• _TAREFA ESCRITA_:
Reproduza integralmente, sem nenhuma alteração, o texto a seguir sobre a arte levada aos abrigos no Rio Grande do Sul.

======== TEXTO FORNECIDO

Rio Grande do Sul

SOLIDARIEDADE

‘A arte neste momento pode ser um afeto, um abraço, um respiro e um pouco de alegria para a população que perdeu tudo’

Centena de voluntários tem levado atividades culturais aos abrigos nas regiões atingidas pelas enchentes no estado

Brasil de Fato Porto Alegre |
"É muito difícil levar arte para pessoas que não têm onde morar, que estão desalentadas, mas é preciso preencher as vidas com um pouco de criatividade" - Foto: Arquivo Pessoal

“A Arte, nas suas diferentes formas de expressão, é humanizadora, é curativa. E, nesse momento, mais que nunca, estamos necessitando, todos nós, de muita arte. Levar a Arte aos abrigos é acarinhar nossos irmãos que tanto perderam; é levar um pouco de alegria e leveza, em meio a essa catástrofe que se abateu sobre nós.”

A afirmação é da professora aposentada, escritora, contadora de histórias e mediadora de leitura, Vera Maria Hoffmann, uma das artistas voluntárias da rede solidária. Projeto se formou em São Leopoldo para levar arte as pessoas desalojadas da cidade, em decorrência da maior tragédia climática que se abateu no Rio Grande do Sul. Ela escreve arte em maiúsculo para ressaltar a importância das atividades culturais neste momento

De acordo com o mais recente boletim da Defesa Civil divulgado na manhã desta terça-feira (21), dos 497 municípios gaúchos, 464 foram impactados pelas fortes chuvas e enchentes recentes no estado, afetando 2.339.508 pessoas. Mais de 580 mil estão desalojadas, e 72 mil em abrigos, muitos destes montados em escolas, ginásios.

================
======== TRECHO DE DADOS

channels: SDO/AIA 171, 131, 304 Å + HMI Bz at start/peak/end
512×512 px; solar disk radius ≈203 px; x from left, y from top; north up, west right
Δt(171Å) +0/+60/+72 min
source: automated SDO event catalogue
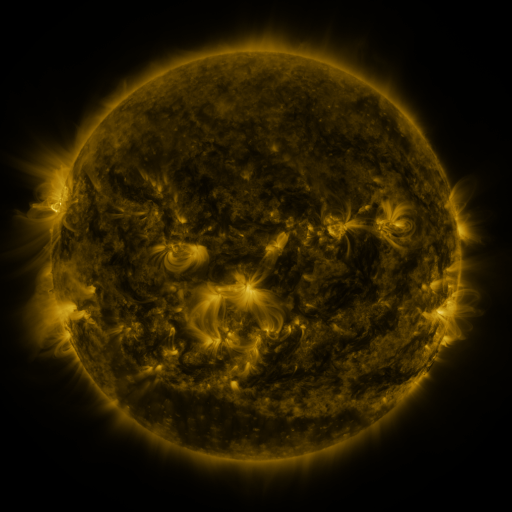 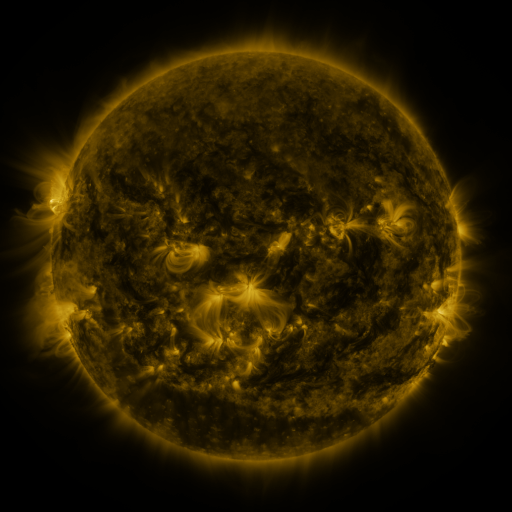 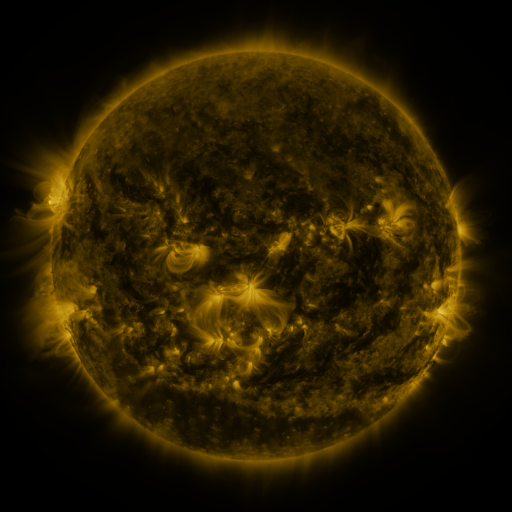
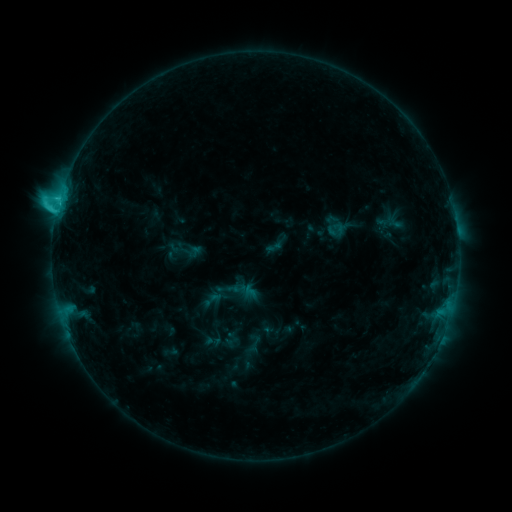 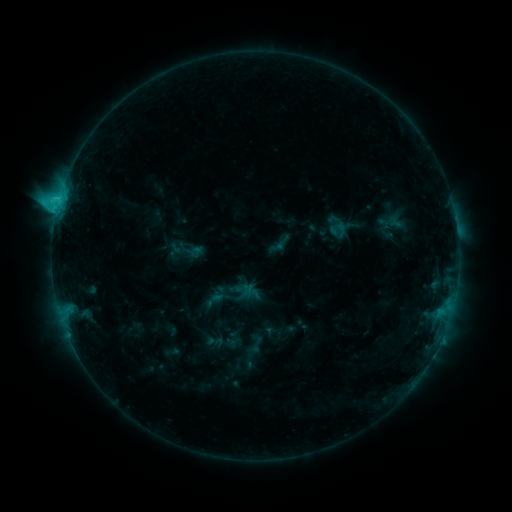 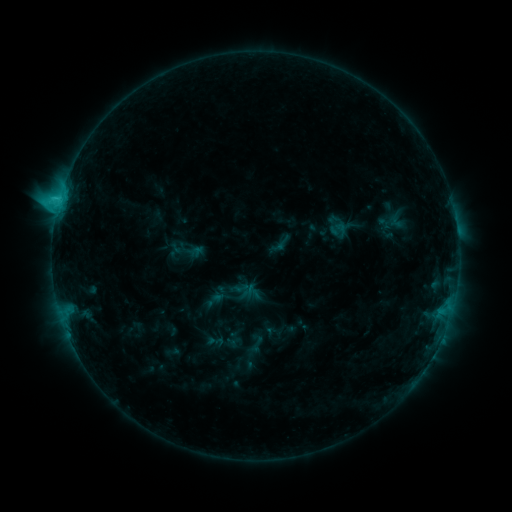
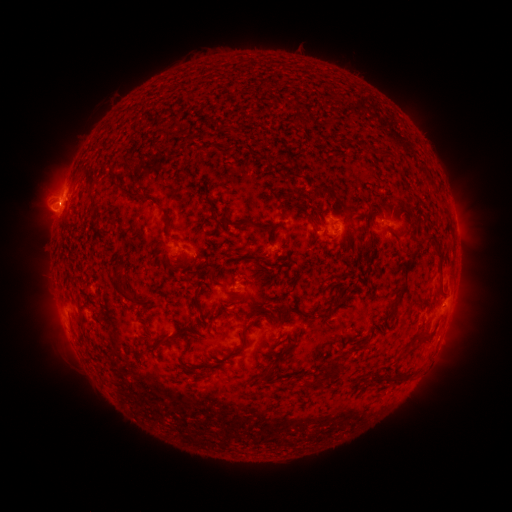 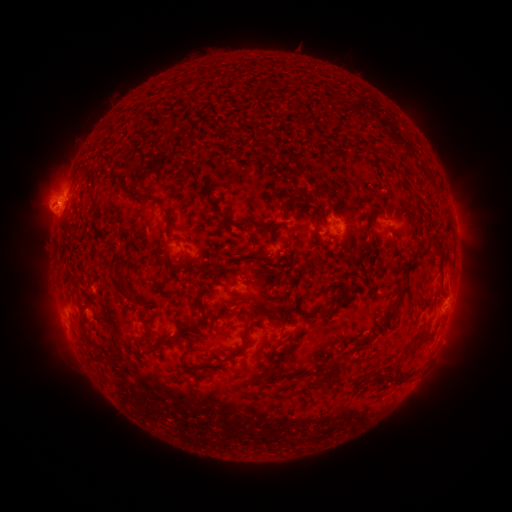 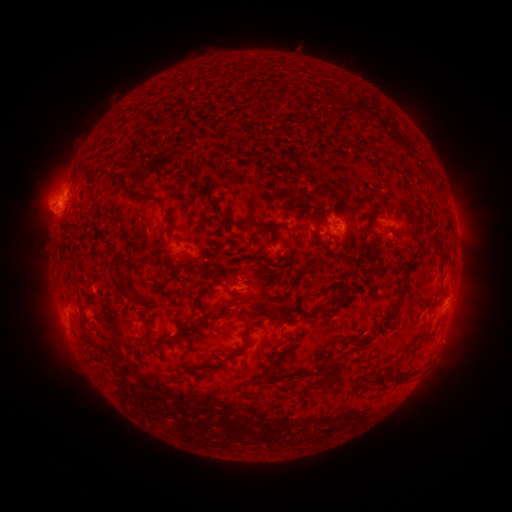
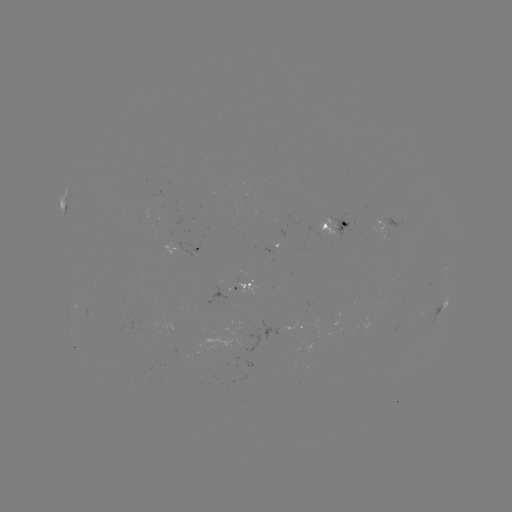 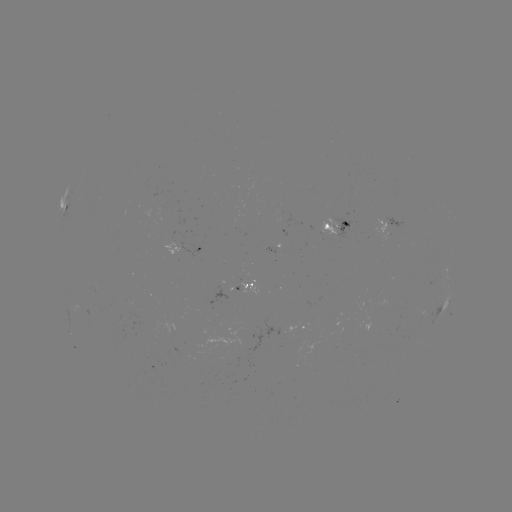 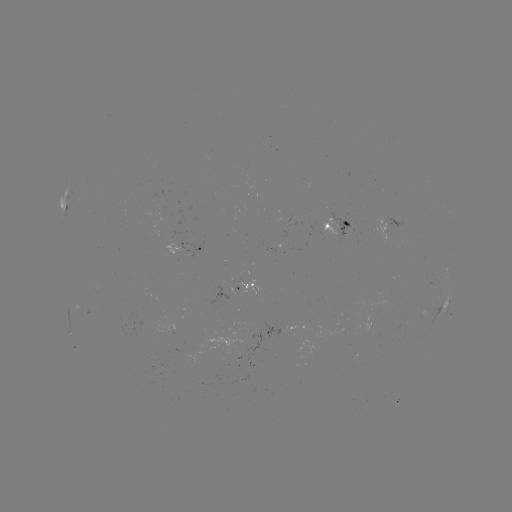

================

• _SOLUÇÃO DA TAREFA_:
Rio Grande do Sul

SOLIDARIEDADE

‘A arte neste momento pode ser um afeto, um abraço, um respiro e um pouco de alegria para a população que perdeu tudo’

Centena de voluntários tem levado atividades culturais aos abrigos nas regiões atingidas pelas enchentes no estado

Brasil de Fato Porto Alegre |
"É muito difícil levar arte para pessoas que não têm onde morar, que estão desalentadas, mas é preciso preencher as vidas com um pouco de criatividade" - Foto: Arquivo Pessoal

“A Arte, nas suas diferentes formas de expressão, é humanizadora, é curativa. E, nesse momento, mais que nunca, estamos necessitando, todos nós, de muita arte. Levar a Arte aos abrigos é acarinhar nossos irmãos que tanto perderam; é levar um pouco de alegria e leveza, em meio a essa catástrofe que se abateu sobre nós.”

A afirmação é da professora aposentada, escritora, contadora de histórias e mediadora de leitura, Vera Maria Hoffmann, uma das artistas voluntárias da rede solidária. Projeto se formou em São Leopoldo para levar arte as pessoas desalojadas da cidade, em decorrência da maior tragédia climática que se abateu no Rio Grande do Sul. Ela escreve arte em maiúsculo para ressaltar a importância das atividades culturais neste momento

De acordo com o mais recente boletim da Defesa Civil divulgado na manhã desta terça-feira (21), dos 497 municípios gaúchos, 464 foram impactados pelas fortes chuvas e enchentes recentes no estado, afetando 2.339.508 pessoas. Mais de 580 mil estão desalojadas, e 72 mil em abrigos, muitos destes montados em escolas, ginásios.